Questions about pictured scenes
[Begin]

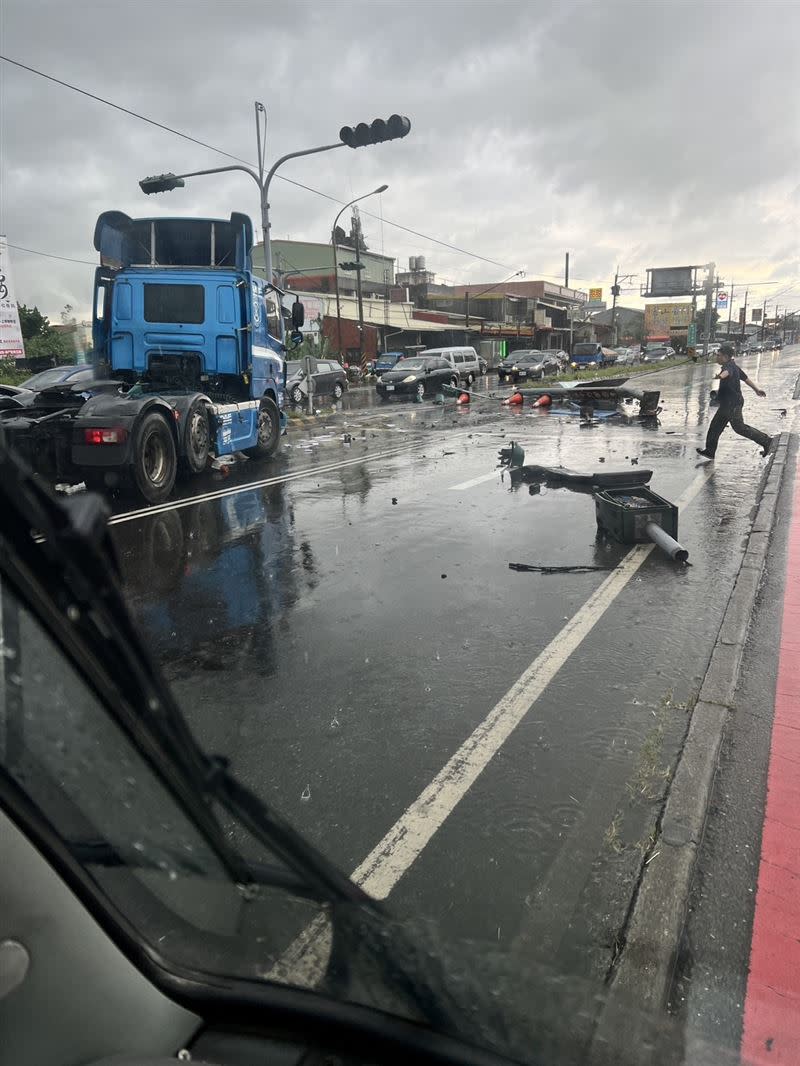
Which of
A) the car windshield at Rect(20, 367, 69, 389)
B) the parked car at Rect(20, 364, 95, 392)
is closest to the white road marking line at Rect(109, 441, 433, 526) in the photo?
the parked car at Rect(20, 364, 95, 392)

[End]

- _Exercise_: Write out all of the material above again word for word, leaving out the pictures.

- _Result of the exercise_:
Which of
A) the car windshield at Rect(20, 367, 69, 389)
B) the parked car at Rect(20, 364, 95, 392)
is closest to the white road marking line at Rect(109, 441, 433, 526) in the photo?
the parked car at Rect(20, 364, 95, 392)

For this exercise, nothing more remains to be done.